### WORK INSTRUCTIONS
Look through the material below and return every line that contains "site".
(INFORMATION GIVEN begins)
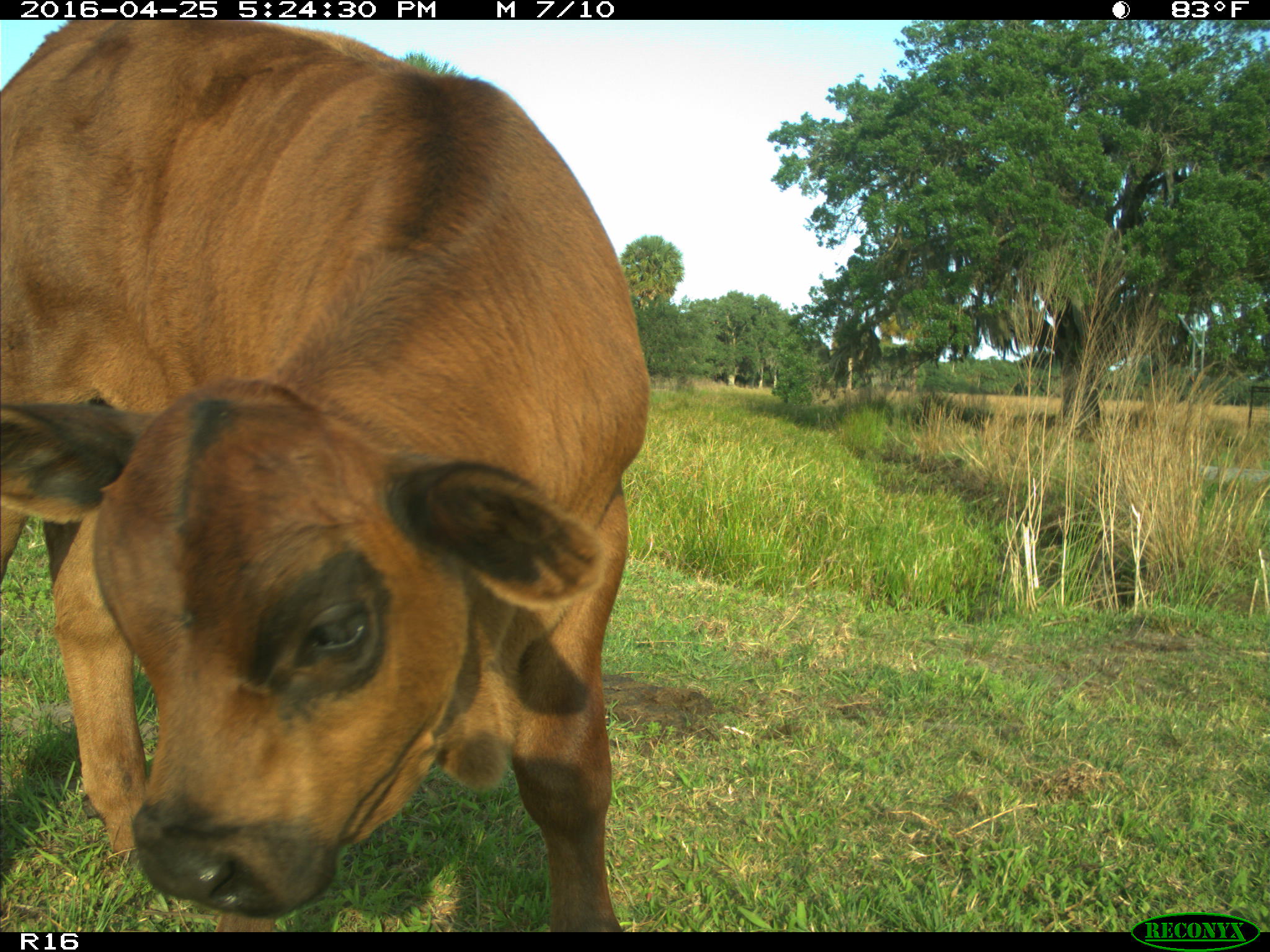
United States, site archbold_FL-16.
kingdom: Animalia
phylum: Chordata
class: Mammalia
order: Artiodactyla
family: Bovidae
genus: Bos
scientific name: Bos taurus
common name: domestic cow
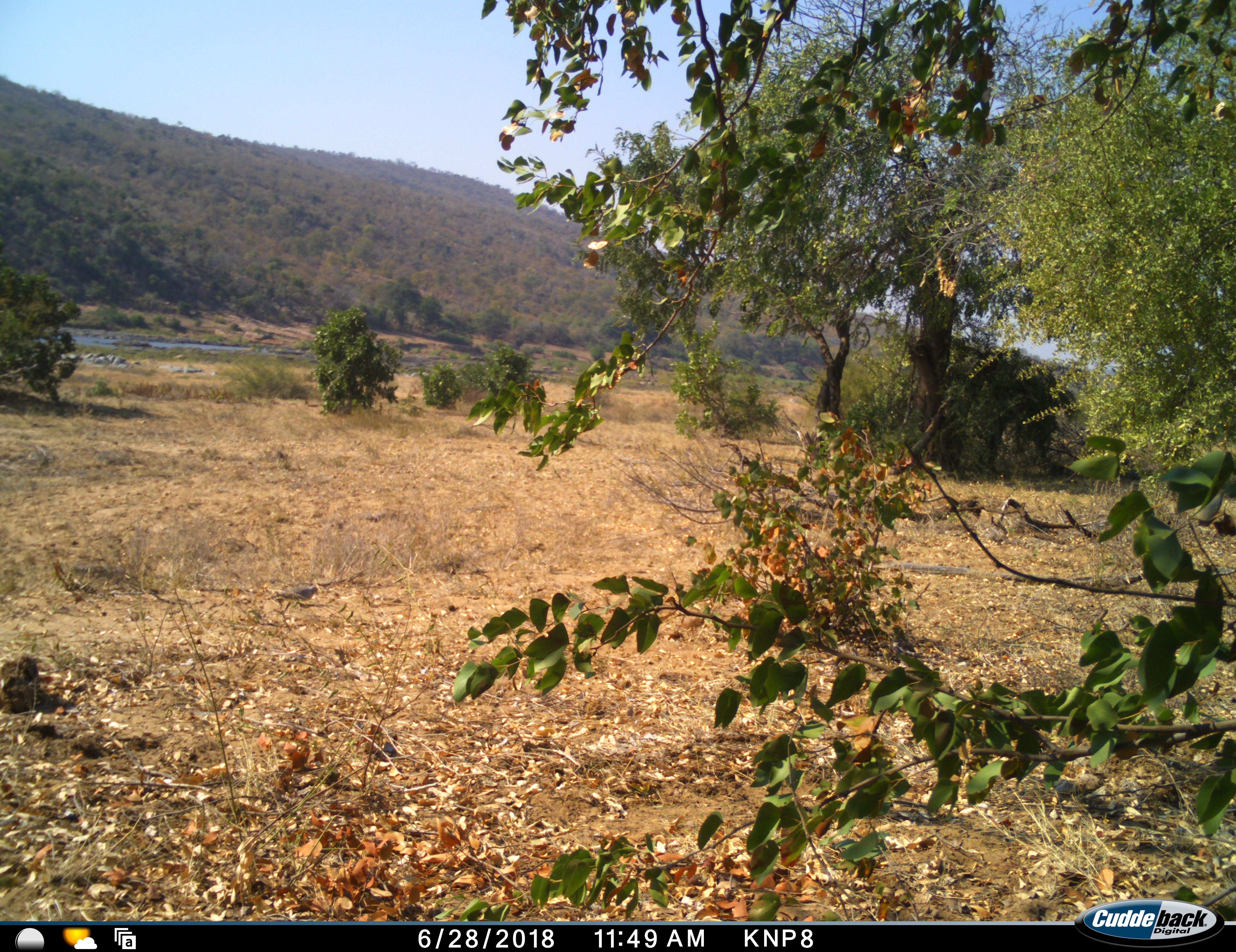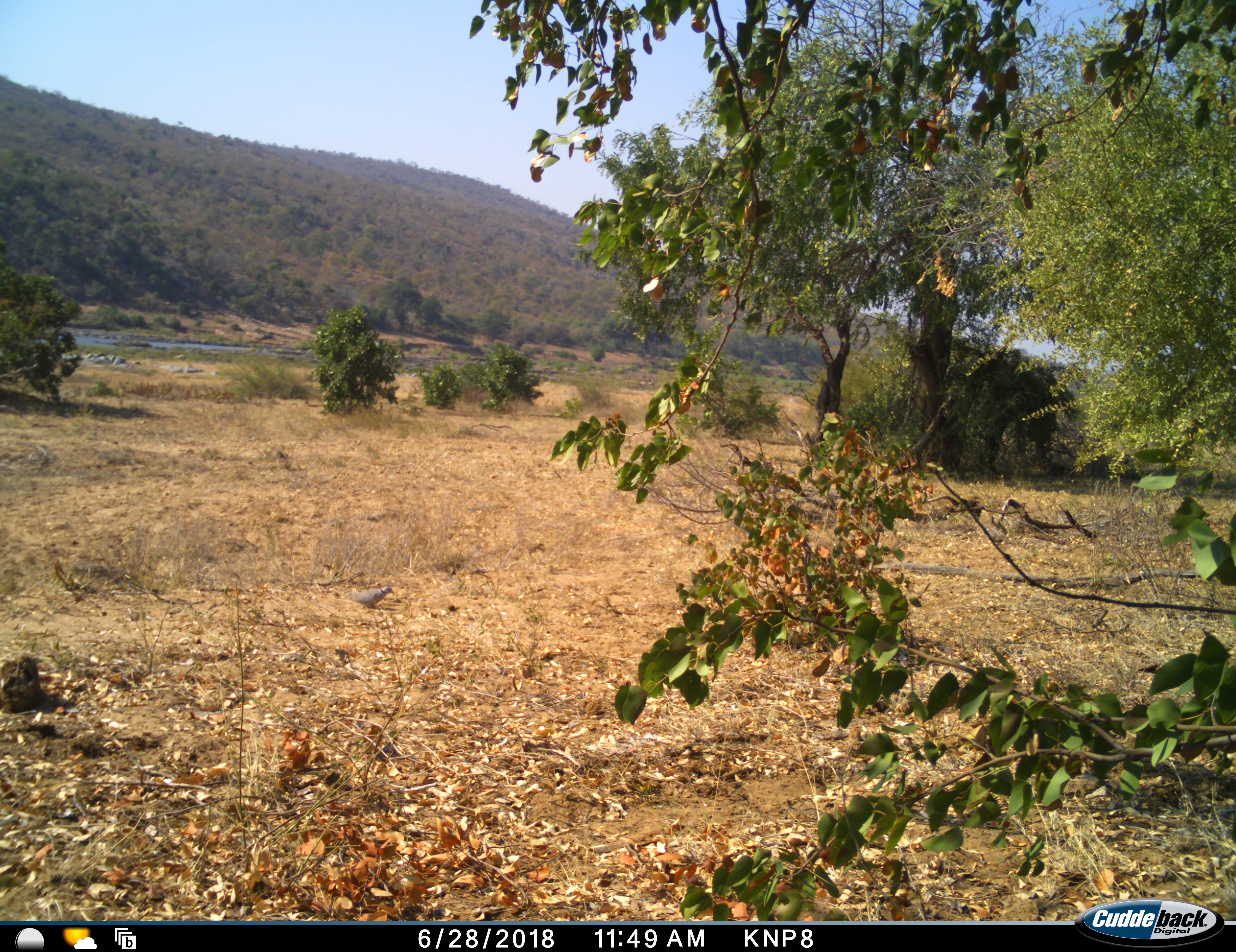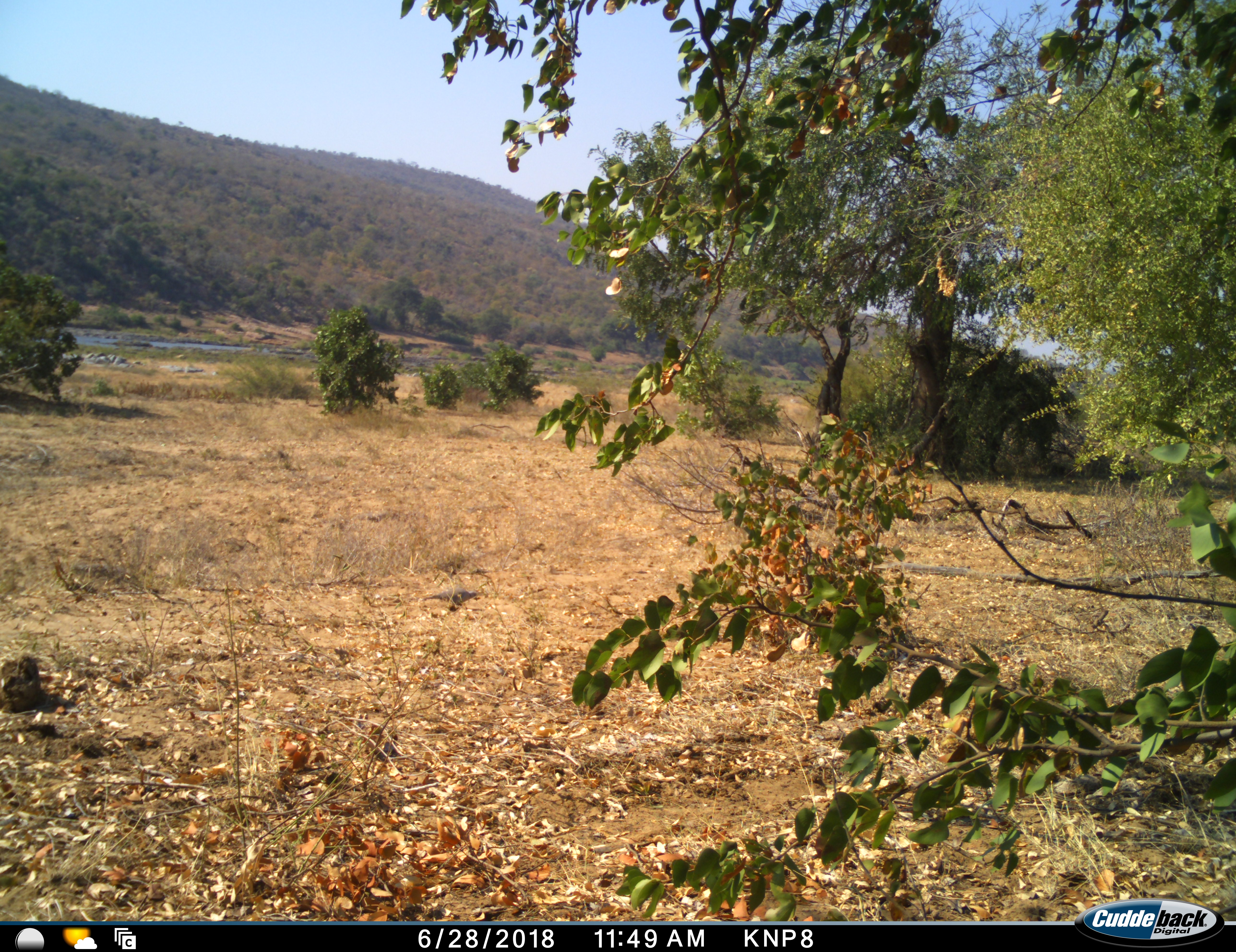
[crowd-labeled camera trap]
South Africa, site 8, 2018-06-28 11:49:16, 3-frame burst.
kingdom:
(INFORMATION GIVEN ends)
### ANSWER SPACE
United States, site archbold_FL-16.
South Africa, site 8, 2018-06-28 11:49:16, 3-frame burst.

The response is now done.